CockroachDB
CockroachDB is a distributed SQL database that
speaks the PostgreSQL wire protocol. Since v24.2 it ships a native VECTOR
column type, and since v25.2 it offers a distributed approximate nearest
neighbour index called C-SPANN. The langchain4j-community-cockroachdb
module integrates both with LangChain4j as:
- a vector
EmbeddingStore<TextSegment>(CockroachDbEmbeddingStore) - a
ChatMemoryStore(CockroachDbChatMemoryStore)
The Java module mirrors the feature set of the official Python
langchain-cockroachdb
library where the Java equivalents exist.
Version Requirements
| Feature | Minimum CockroachDB version |
|---|---|
VECTOR(n) column type | v24.2 |
CREATE VECTOR INDEX (C-SPANN) | v25.2 |
Row-level TTL via ttl_expiration_expression | v23.1 |
On CockroachDB v25.2, vector indexes are gated by a cluster setting. Enable it
once per cluster before creating a store with a CSpannIndex:
SET CLUSTER SETTING feature.vector_index.enabled = true;
Maven Dependency
Since CockroachDB support is part of langchain4j-community, it will be
available starting from version 1.16.0-beta26 or later.
<dependency>
<groupId>dev.langchain4j</groupId>
<artifactId>langchain4j-community-cockroachdb</artifactId>
<version>1.16.0-beta26</version>
</dependency>
If you import the Community BOM, you can omit the version.
APIs
The module exposes four public classes:
CockroachDbEngine
Wraps a HikariCP DataSource and handles connection pooling. Builds from
individual host/port/database/username/password fields, from a full
connection string (the Python-style cockroachdb:// scheme is rewritten to
jdbc:postgresql:// automatically), or from an existing DataSource via
CockroachDbEngine.from(dataSource).
CockroachDbSchema
Encapsulates the embedding table layout: table and column names, vector
dimension, distance metric, optional namespace column for multi-tenancy, the
chosen vector index strategy, and an optional generated tsvector column for
future hybrid search.
CockroachDbEmbeddingStore
Implements LangChain4j's EmbeddingStore<TextSegment> against the native
CockroachDB VECTOR column.
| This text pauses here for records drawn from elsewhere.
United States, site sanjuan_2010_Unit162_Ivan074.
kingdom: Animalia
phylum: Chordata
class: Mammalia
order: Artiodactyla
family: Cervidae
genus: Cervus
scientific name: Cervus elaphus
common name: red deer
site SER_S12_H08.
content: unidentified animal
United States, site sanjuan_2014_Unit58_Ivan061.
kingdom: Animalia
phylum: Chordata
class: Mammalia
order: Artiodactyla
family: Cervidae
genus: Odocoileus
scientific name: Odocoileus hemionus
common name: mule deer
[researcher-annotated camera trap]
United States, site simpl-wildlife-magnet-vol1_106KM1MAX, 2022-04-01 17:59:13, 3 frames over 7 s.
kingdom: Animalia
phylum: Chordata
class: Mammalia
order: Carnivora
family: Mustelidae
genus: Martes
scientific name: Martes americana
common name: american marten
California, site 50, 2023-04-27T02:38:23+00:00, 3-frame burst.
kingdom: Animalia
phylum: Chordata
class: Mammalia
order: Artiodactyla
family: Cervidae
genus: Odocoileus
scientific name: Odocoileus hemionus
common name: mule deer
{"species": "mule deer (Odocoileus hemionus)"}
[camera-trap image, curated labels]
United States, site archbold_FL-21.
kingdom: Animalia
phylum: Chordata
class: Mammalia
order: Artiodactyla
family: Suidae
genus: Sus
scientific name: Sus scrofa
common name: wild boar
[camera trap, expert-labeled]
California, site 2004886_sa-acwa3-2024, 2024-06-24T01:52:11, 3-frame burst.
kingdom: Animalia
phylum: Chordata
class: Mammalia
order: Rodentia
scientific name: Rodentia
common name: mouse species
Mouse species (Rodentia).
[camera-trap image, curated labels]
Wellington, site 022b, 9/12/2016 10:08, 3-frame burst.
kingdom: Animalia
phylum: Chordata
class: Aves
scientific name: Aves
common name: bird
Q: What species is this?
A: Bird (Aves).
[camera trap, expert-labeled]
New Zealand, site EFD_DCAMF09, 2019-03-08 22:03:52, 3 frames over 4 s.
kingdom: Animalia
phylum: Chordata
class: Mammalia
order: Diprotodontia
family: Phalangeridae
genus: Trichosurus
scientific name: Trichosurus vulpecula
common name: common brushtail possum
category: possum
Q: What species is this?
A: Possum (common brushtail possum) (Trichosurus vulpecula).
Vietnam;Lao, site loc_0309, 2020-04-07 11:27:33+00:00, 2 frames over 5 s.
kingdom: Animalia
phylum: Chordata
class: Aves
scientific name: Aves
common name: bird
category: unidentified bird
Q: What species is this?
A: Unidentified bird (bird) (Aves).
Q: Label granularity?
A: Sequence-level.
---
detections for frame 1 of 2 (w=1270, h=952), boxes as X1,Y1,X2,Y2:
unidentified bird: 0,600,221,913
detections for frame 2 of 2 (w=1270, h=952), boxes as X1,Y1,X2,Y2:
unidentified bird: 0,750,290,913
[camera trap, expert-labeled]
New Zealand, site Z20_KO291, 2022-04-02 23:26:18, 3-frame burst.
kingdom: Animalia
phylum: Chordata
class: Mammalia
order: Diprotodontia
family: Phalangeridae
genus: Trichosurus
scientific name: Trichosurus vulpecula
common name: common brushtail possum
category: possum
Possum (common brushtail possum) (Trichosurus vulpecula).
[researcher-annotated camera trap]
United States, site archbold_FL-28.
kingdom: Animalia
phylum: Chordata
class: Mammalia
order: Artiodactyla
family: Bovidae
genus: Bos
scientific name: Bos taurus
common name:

Supports batch insert, JSONB metadata
filtering, removal by id / by Filter / in bulk, optional namespace scoping,
and optional per-query vector_search_beam_size tuning for C-SPANN.
CockroachDbChatMemoryStore
Implements LangChain4j's ChatMemoryStore. Persists serialised chat messages
in a JSONB column ordered by an explicit insertion index, with optional
row-level TTL.
Connecting
CockroachDbEngine wraps a HikariDataSource. You can build one from a
connection string or from individual fields.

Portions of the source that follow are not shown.